Mons. Juan Antonio Reig Pla (nella foto a fianco), vescovo della diocesi di Alcalà di Henares (Spagna), ha deciso di pubblicare criteri e disposizioni per l’accompagnamento delle persone divorziate risposate. La pubblicazione avviene in seguito ad un incontro intitolato “La famiglia cristiana e la scuola cattolica, minoranze creative per il rinnovamento della società”, tenutosi al palazzo vescovile nei giorni 10, 11 e 12 di marzo.
Riportiamo di seguito il passaggio riferito al possibile accesso ai sacramenti per i divorziati risposati
«La meta di questo cammino [di accompagnamento, ndr] sarà che questi battezzati possano vivere in accordo con la parola di Gesù. Solo quando essi sono disposti a fare questo passo potranno ricevere l’assoluzione sacramentale e la santa Eucaristia.
Rimangono in vigore, pertanto, le condizioni oggettive richieste dal Magistero della Chiesa per poter accedere alla recezione dei sacramenti. Queste condizioni oggettive furono espresse dal Papa san Giovanni Paolo II nella esortazione Familiaris consortio n°84, ratificate da Benedetto XVI (Sacramentum caritatis n°29) e contenute nel Catechismo della Chiesa Cattolica al n°1650. Inoltre, il Pontificio consiglio per i Testi legislativi ha pubblicato la Dichiarazione circa l’ammissibilità alla Santa Comunione dei divorziati risposati (24/06/2000). Seguendo questi principi siamo a ricevere il magistero di Papa Francesco esposto nel capitolo VIII dell’esortazione Amoris laetitia. Questa si situa in continuità con il magistero precedente (cfr. AL, capitolo III). La sua proposta consiste nel promuovere una maggior vicinanza a tutte le persone che vivono un “amore ferito e smarrito” (cfr. AL 291), e nel promuovere cammini che permettano a coloro che sono in situazione irregolari di tornare a una vita secondo la parola di Gesù. (…)
Quindi si deve tenere in considerazione, in concreto, che la Chiesa, basandosi sulla Sacra Scrittura e la Tradizione, «ribadisce la sua prassi di non ammettere alla comunione eucaristica i divorziati risposati.
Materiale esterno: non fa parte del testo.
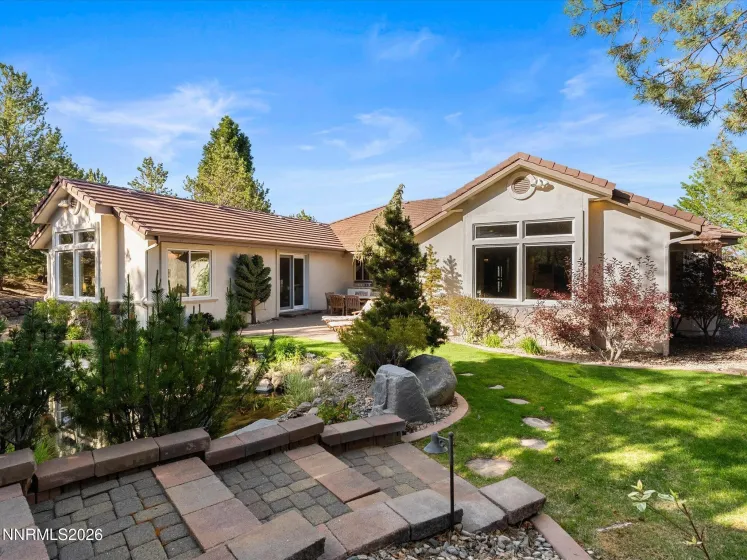 1035 Mountain Air, Reno, Nevada 89511, 4 Bedrooms Bedrooms, ,3 BathroomsBathrooms,Residential,Residential,Mountain Air,0,260006188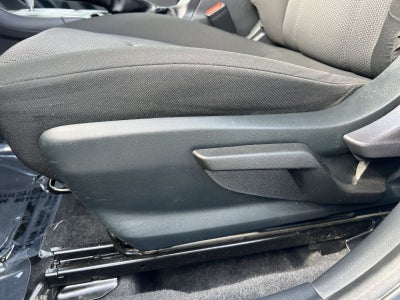 2023 Subaru Impreza Base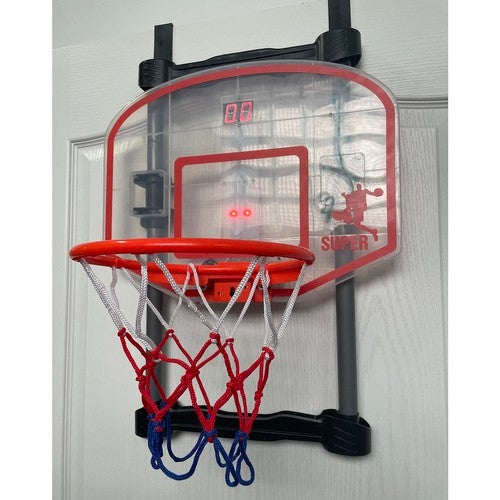 Basketkorg för Barn - Häng på dörren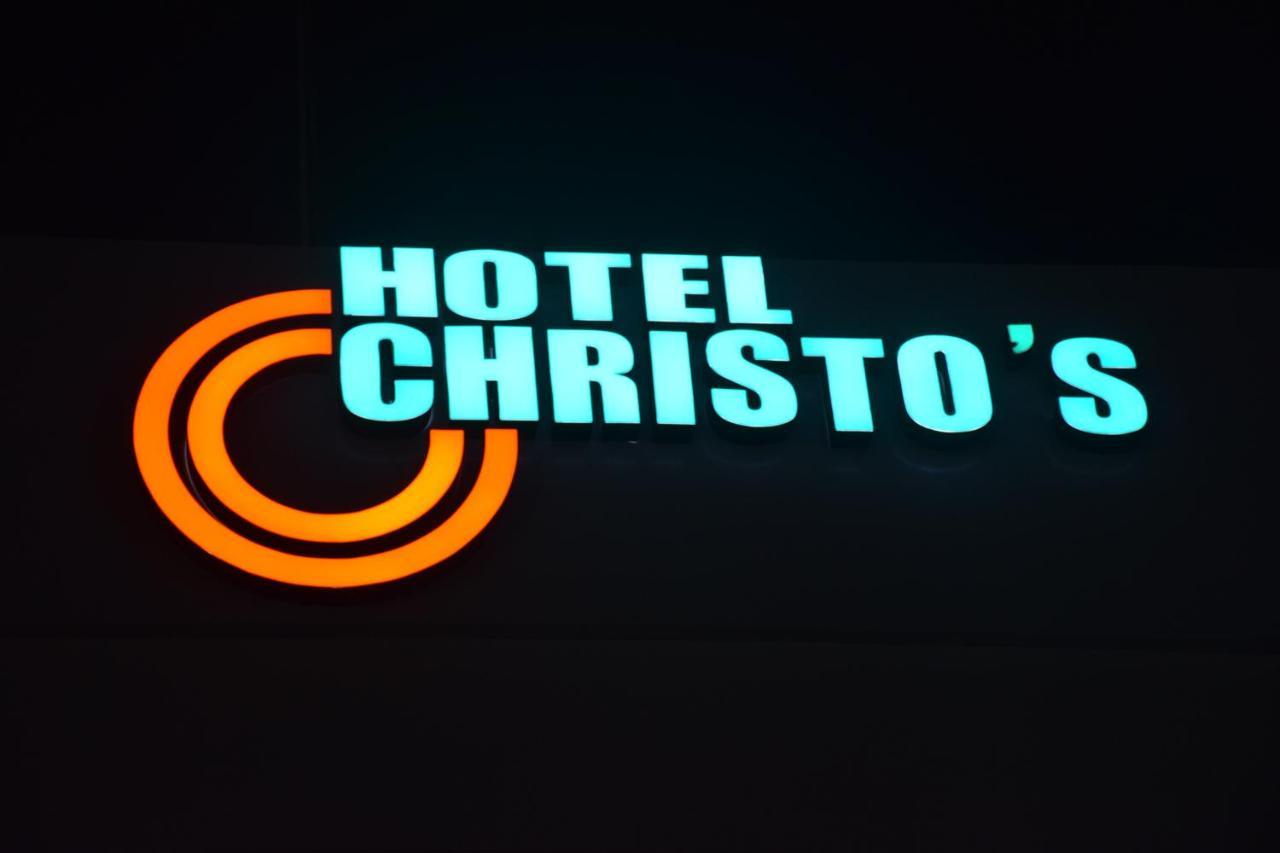 Hotel Christo's Velankanni Esterno foto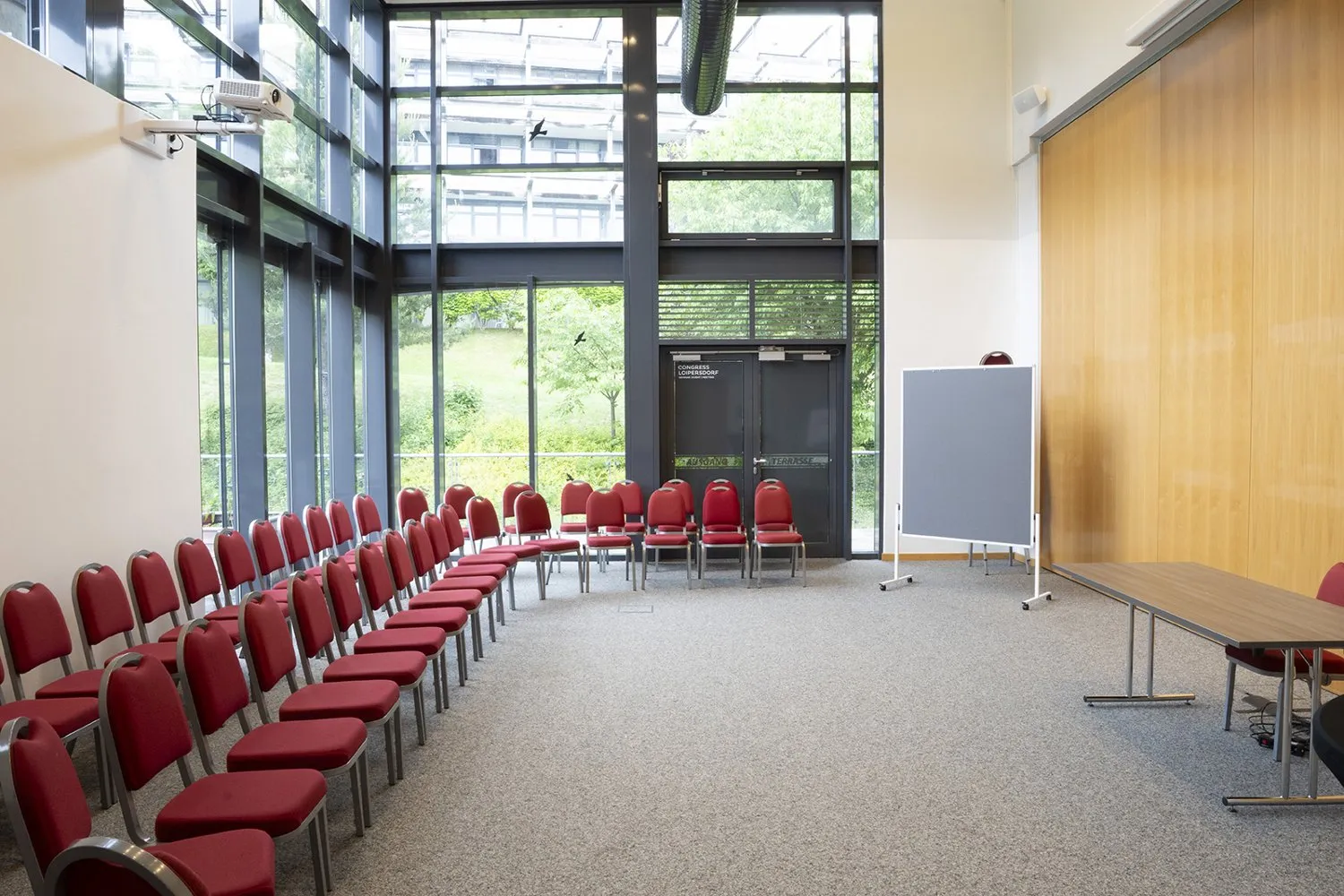 DAS SONNREICH **** Thermenhotel Loipersdorf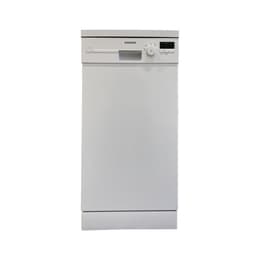 Freistehende Geschirrspüler 60 cm Siemens SD4P1S -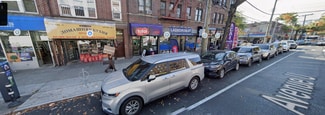 Plus de détails pour 1202-1212 Avenue U, Brooklyn, NY - Local commercial à louer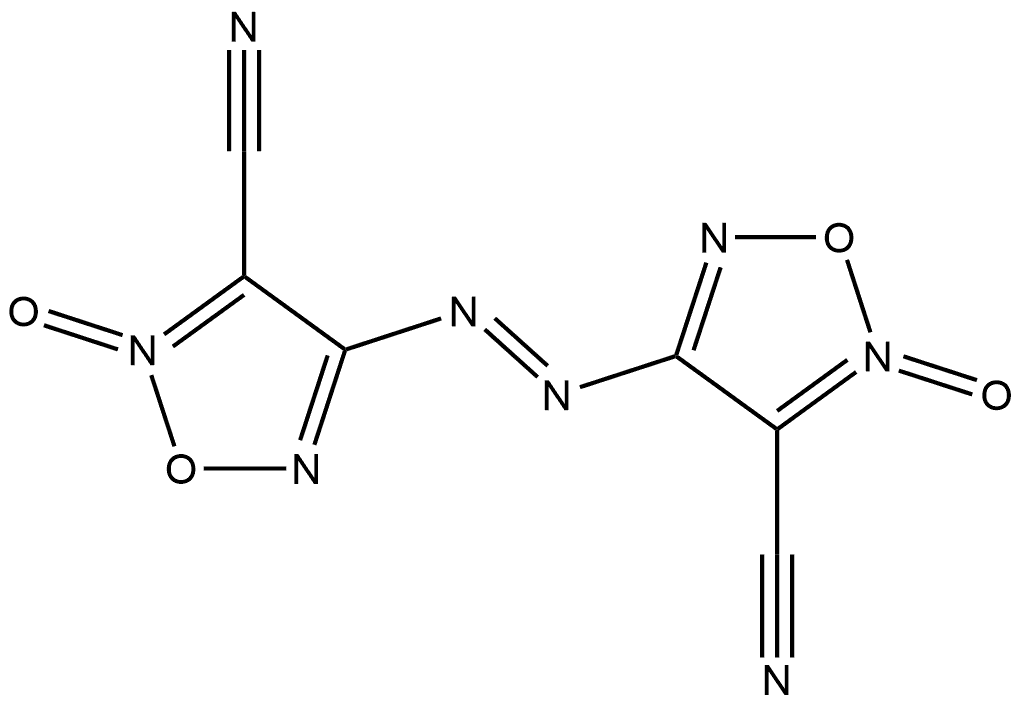 4,4-二氰基偶氮氧化呋咱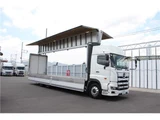 2018 Hino Profia Truck for sale, Japanese used car export - photo 33 of 67 | GULJI TRADERS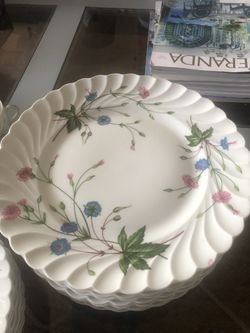 Haviland Limoges China Set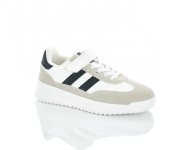 Кроссовки на липучке для детей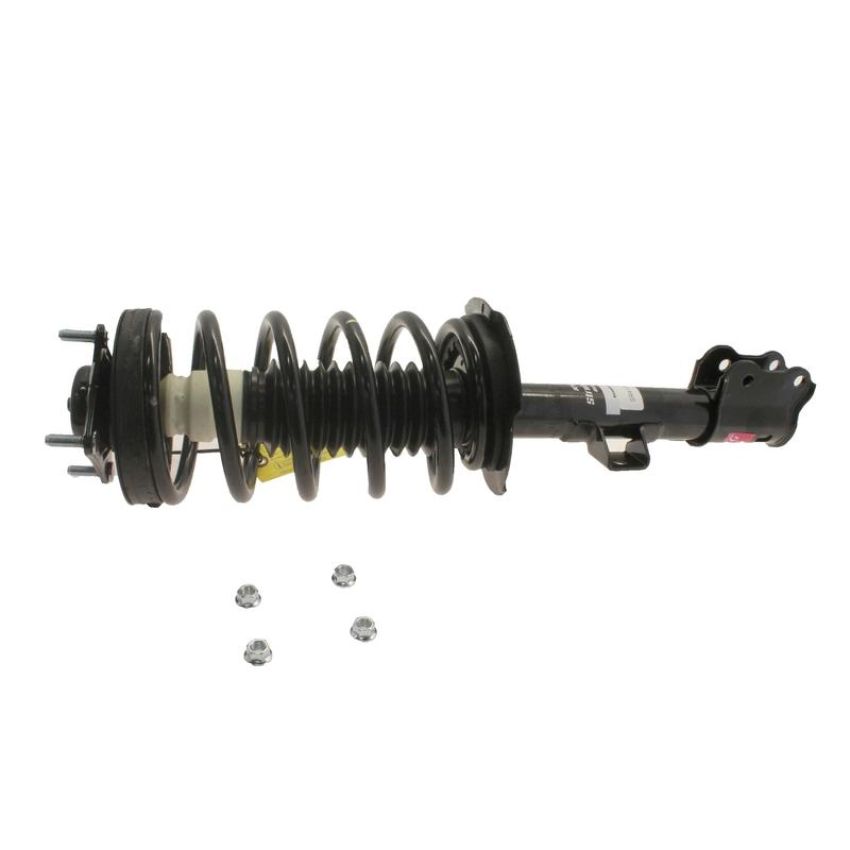KYB SHOCKS SR4100 4 Nuts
Sono essi a non poter esservi ammessi, dal momento che il loro stato e la loro condizione di vita contraddicono oggettivamente a quell’unione di amore tra Cristo e la Chiesa, significata e attuata dall’Eucaristia. (…) La riconciliazione nel sacramento della penitenza – che aprirebbe la strada al sacramento eucaristico – può essere accordata solo a quelli che, pentiti di aver violato il segno dell’Alleanza e della fedeltà a Cristo, sono sinceramente disposti ad una forma di vita non più in contraddizione con l’indissolubilità del matrimonio. Ciò comporta, in concreto, che quando l’uomo e la donna, per seri motivi – quali, ad esempio, l’educazione dei figli – non possono soddisfare l’obbligo della separazione, “assumono l’impegno di vivere in piena continenza, cioè di astenersi dagli atti propri dei coniugi”» (cfr. Familiaris consortio n°84). Questo è il requisito oggettivo che non ammette eccezioni e il cui adempimento deve essere oggetto di attento discernimento nel foro interno; nessun sacerdote può essere considerato con l’autorità di dispensare questa esigenza».
Pubblicato il 25/03/2017 in sinodo2015.